Intro


Nowadays, people are familiarized with large model, such as LLMs, in their daily lives. Discussions about which model should own the title of “strongest” are prevalent. AI startup enterprises are striving to optimize their models by any means necessary, including scaling model’s parameter count. As diving into this field of deep learning for more than one year, I have grown weary of this competition focused on model’s parameter count (Hereinafter referred to as NoP, Numbers of Parameter). Models like Llama 405b are incredibly powerful, yet also incredibly slow and uninspiring, and I had never encountered a model could astonish me in the same way as GPT since. In a lecture at Shanghai Jiao Tong University, Li Mu, the Chief Deep Learning Scientist of Amazon, clarified that NoP of model will eventually plateau due to hardware limitations, capping at around 500b. However, there will never be a lack of ways to improve. One practical approach, as this essay will discuss, is Multimodality.

What Multimodality brings?


I always treat LLM politely, jokingly telling my friends that if AI is out of control, he might treat me better for how I have behaved towards him. Of course, that’s not true. I don not believe there will ever be a day when AI try to enslave humans. Consider how LLM process information, a plausible explanation is: model learn connections and logics through dialogue. So when model receive input, it could generate output based on its cognition. Obviously, the training data contains numerous of dialogues, responses tend to be better when corresponding input is more polite. Therefore, my respect is reasonable: model may give a more effective output when the input is more respectful.
I am not suggesting everyone to give model full respect to receive an improved answer.
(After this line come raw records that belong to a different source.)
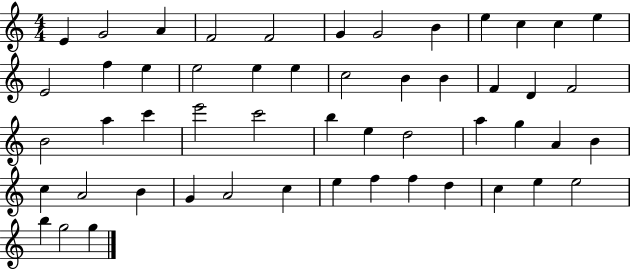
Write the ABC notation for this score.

X:1
T:Untitled
M:4/4
L:1/4
K:C
E G2 A F2 F2 G G2 B e c c e E2 f e e2 e e c2 B B F D F2 B2 a c' e'2 c'2 b e d2 a g A B c A2 B G A2 c e f f d c e e2 b g2 g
In fact, in most cases, variations in input may not even make a noticeable difference. What I really want to show is, models behave more similar to human than we expected in some aspects. He Kai Ming put forward Residual Network drew lessons from how human brain handle rantia input, that is, human structure had really benificial Deep Learning Science a lot. Actually, the concept “neuron network” itself is an imitation of human brain as its name claimed. In that case, model’s human-like behaviors is comprehensible, even predictable. Some may object that the logic “ Similar structure cause similar behaviors” is silly, if you are thinking so, you are right. However, Modern Deep Learning is an area which fulfilled with unsure and Deep Learning Sciences are Alchemists, Lots of existing widely untilzed theories even didn’t own a reliable solid theoretical foundation.